Economic Outlook for 2023: What Do We Need to Prepare for?
Key Points – Economic Outlook for 2023: What Do We Need to Prepare for?
- Assessing the Impact of Inflation That We’ve Experienced in 2022
- When Will the Fed Stop Raising Rates?
- What Does 2023 Have in Store for the Housing Market?
- Unfortunately, We Don’t Have a Crystal Ball, but Preparation Is Key When Doing an Economic Outlook for 2023
- 9 Minutes to Read | 17 Minutes to Watch
A Year in Review of 2022 and Economic Outlook for 2023
In our last Barber Financial Group Educational Series event of 2022, Dean Barber and Bud Kasper look back on the past year and provide an economic outlook for 2023. While they don’t have a crystal ball to predict exactly what the economic outlook will be for 2023, they want you to be prepared for some of the things that could happen.
Yes, Inflation Is Unpleasant, But You Can Plan for It
No matter what the economic outlook is for 2023, it’s critical that you have a financial plan in place that can bring clarity, confidence, and control to your financial life. As uncertainty continued to build throughout 2022, much of it revolved around rising inflation and rising interest rates.

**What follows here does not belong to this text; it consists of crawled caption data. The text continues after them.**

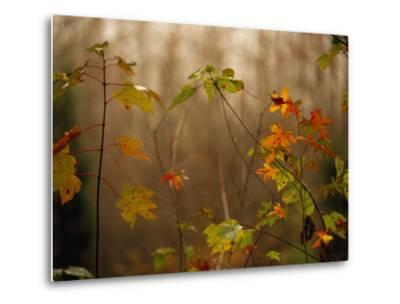 Maple Saplings with Hints of Autumn Color-Raymond Gehman-Metal Print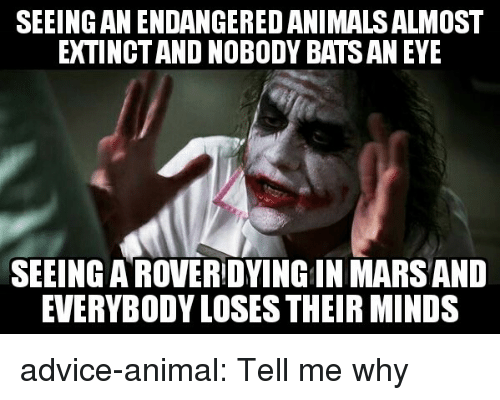 Advice, Tumblr, and Animal: SEEING AN ENDANGERED ANIMALSALMOST  EXTINCT AND NOBODY BATS AN EYE  SEEING AROVERIDYINGIN MARS AND  EVERYBODY LOSES THEIR MINDS advice-animal:  Tell me why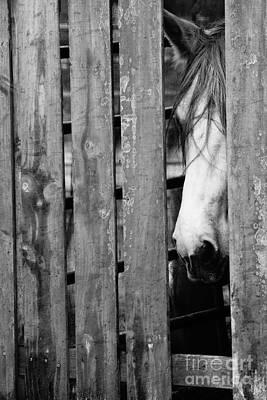 Horse Board 4 Poster by Lynda Dawson-Youngclaus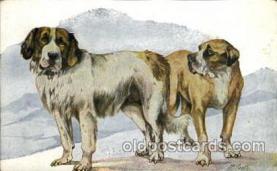 dog100025 - Dog, Dogs, Postcard Post Card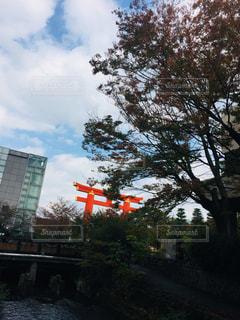 空,秋,屋外,鳥居,樹木,朱色,草木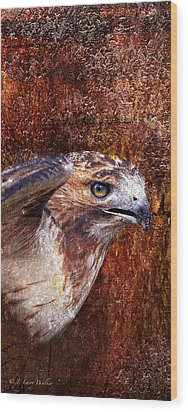 Red-tailed Hawk Wood Print by J Larry Walker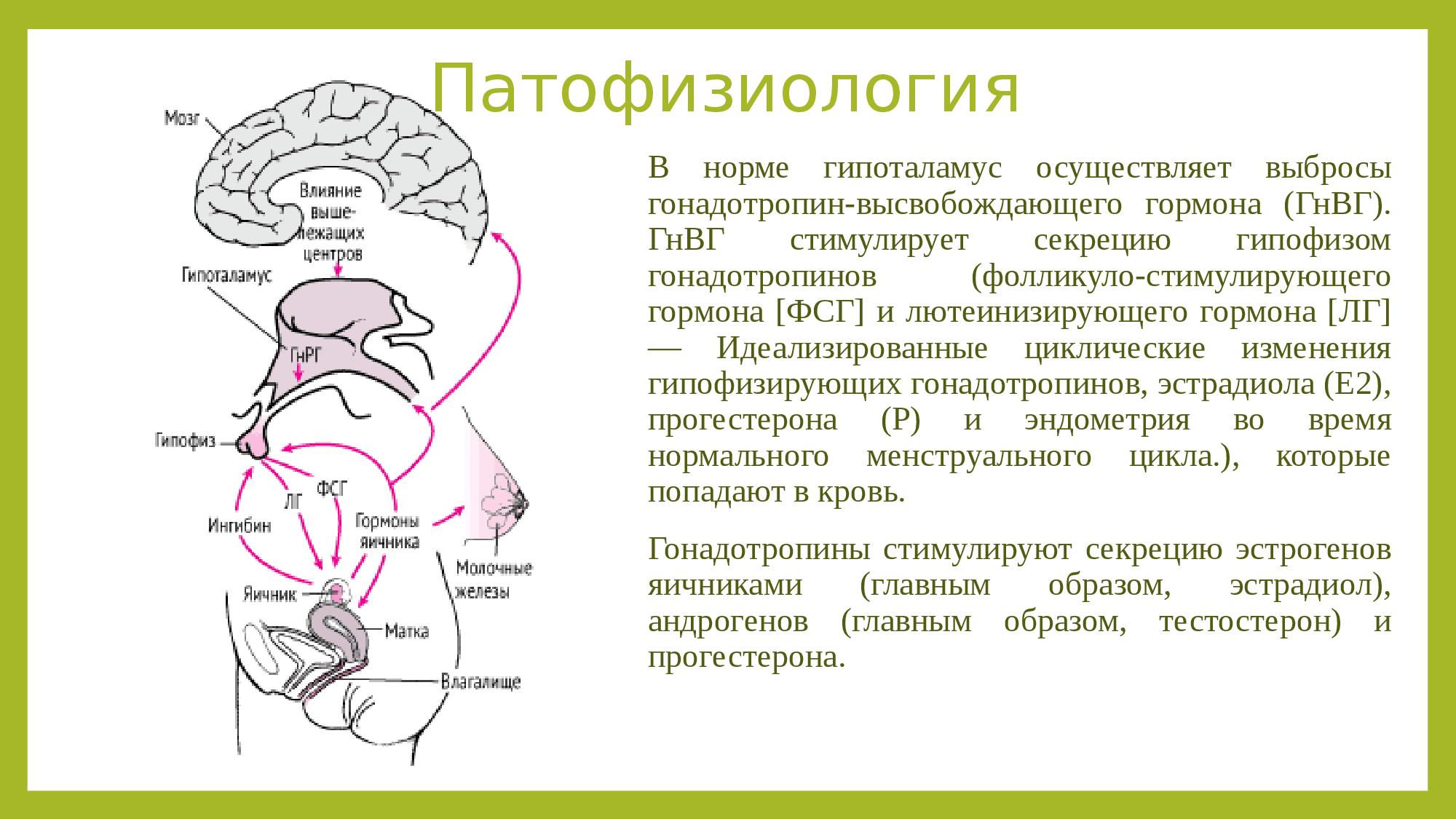 Половые гормоны, андрогены - биохимия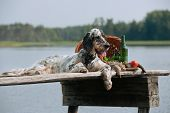 picture of english setter  - setter with hunting bird and accessories horizontal outdoors - JPG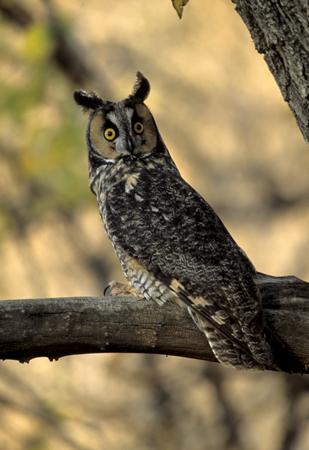 long eared owl outdoor alabama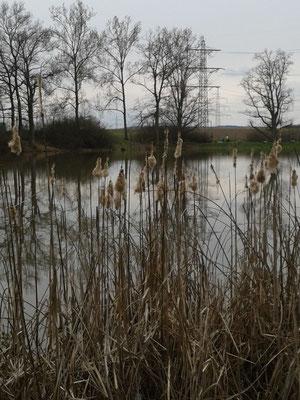 Renninger See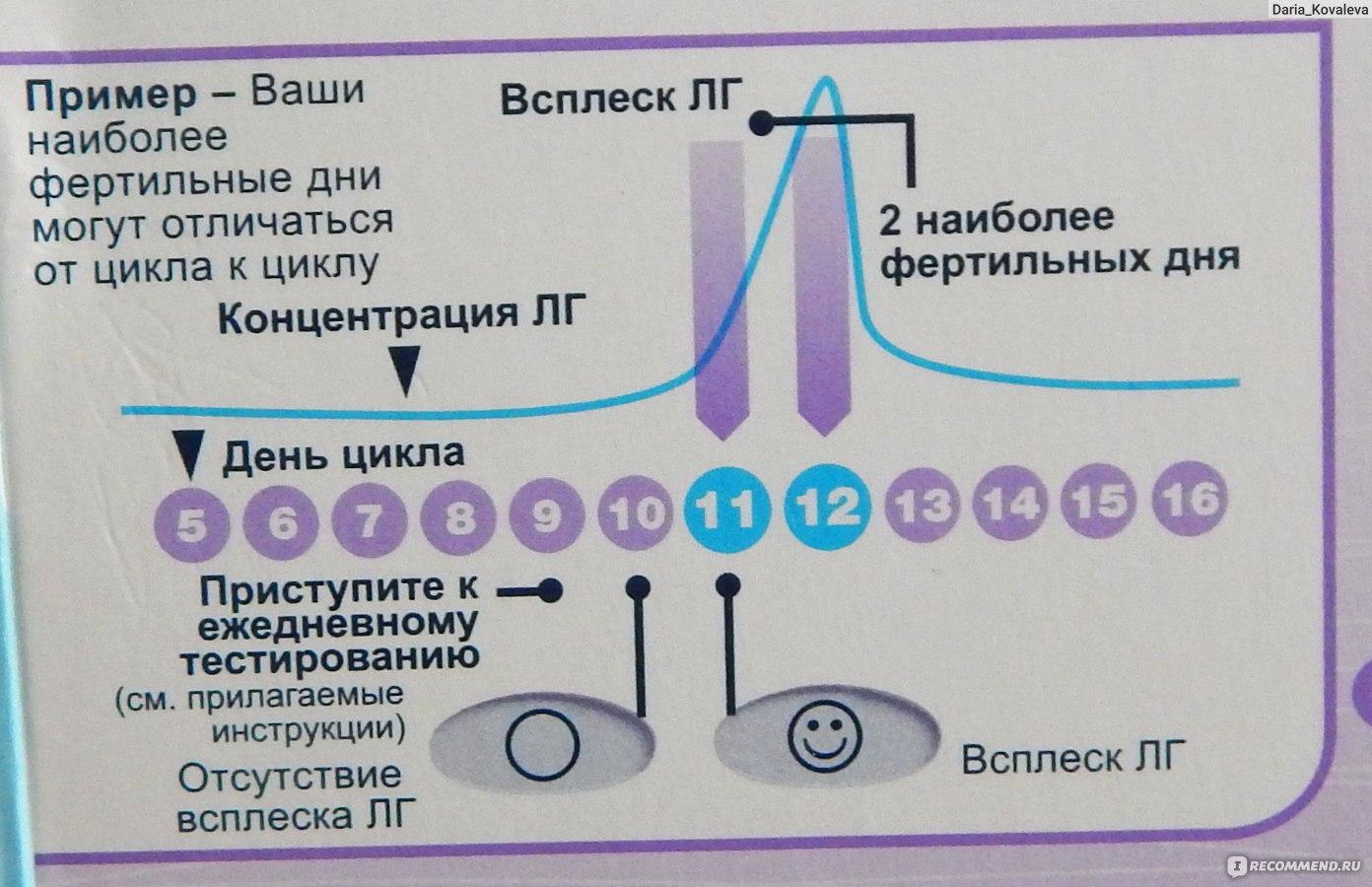 Мультифолликулярные яичники и отсутствие овуляции как забеременеть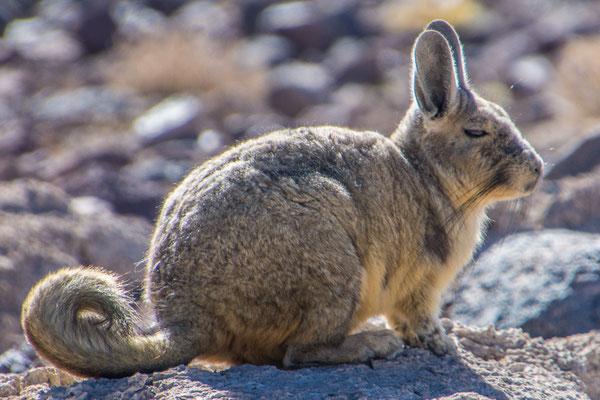 Ein Viscacha, ein viel gesehenes Tier an der Lagunenroute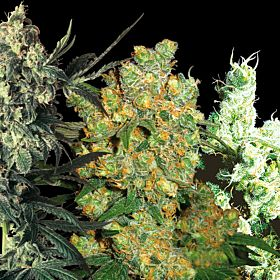 Feminized Seeds Indoor Mix Feminized Seeds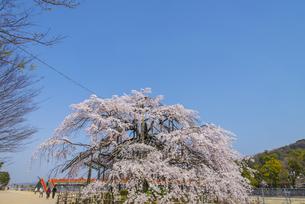 宇治川しだれ桜の写真素材 [FYI04679799]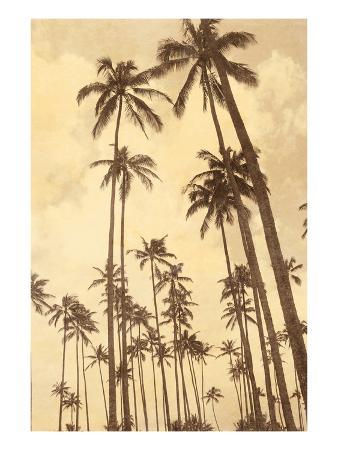thea-schrack-palm-vista-v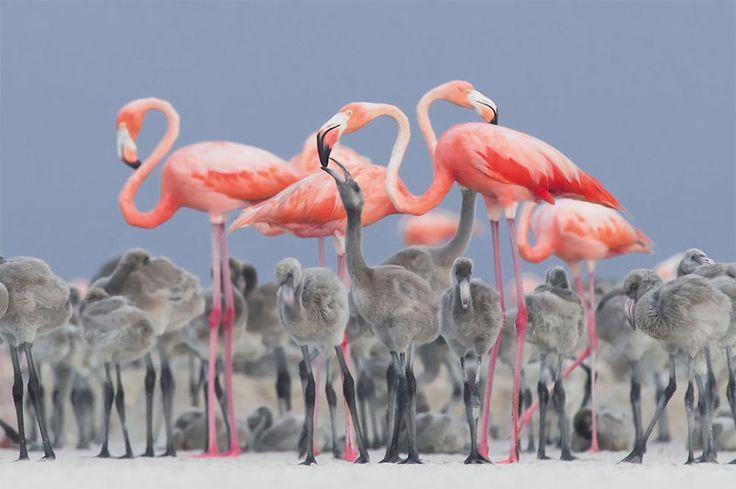 Tajemnicza sowa, gibki flaming i spółka - Inspirowani Naturą | British Trust for Ornithology awards | flamingo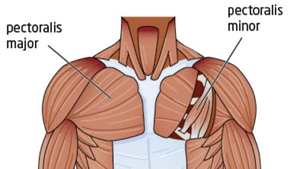 Chest muscle
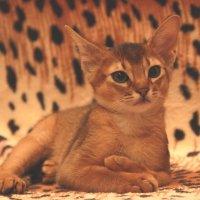 Маленькая абиссинская кошечка :: Наташа Шамаева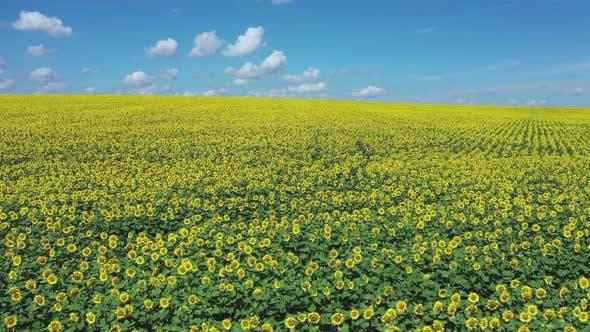 Thumbnail for Sunflower Field to Horizon Blue Sky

Well, you may recall earlier this year that we published an article titled, 10 Ways to Fight Inflation in Retirement. Dean mentioned from the get-go in that article that inflation is something that we constantly stress test for when building financial plans. While it had been 40 years since we’ve seen inflation at levels like we’ve seen in 2022, this year proved that only applying a 1% or 2% inflation rate to your plan can be a recipe for disaster.
Federal Reserve Chairman Jerome Powell also said in 2021 that this inflation would be transitory, but that clearly wasn’t the case. That led to the Fed having to raise interest rates faster than at any point in Dean’s 35-year career and Bud’s 39-year career to try to slow inflation.
“That has wreaked havoc on the bond market and the stock market,” Dean said. “And it is beginning to wreak havoc on the economy. It’s already hurting the housing market quite a bit.”
The Big Question Regarding the Economic Outlook for 2023
While 2022 has been a painful year in the markets, there has been some hope for the economic outlook for 2023. On November 30, Powell stated that we could see a 0.5% increase of the Fed funds rate in December. We’ve seen four consecutive 0.75% increases going into the December 13-14 FOMC meeting.
“I think the question is, can the Fed ease up? Can they stop raising rates?” Dean said. “And if so, will they stop raising rates because they’ve put us into a recession and then be forced to start reducing rates? Or are we going to be in this higher interest rate environment for the foreseeable future?”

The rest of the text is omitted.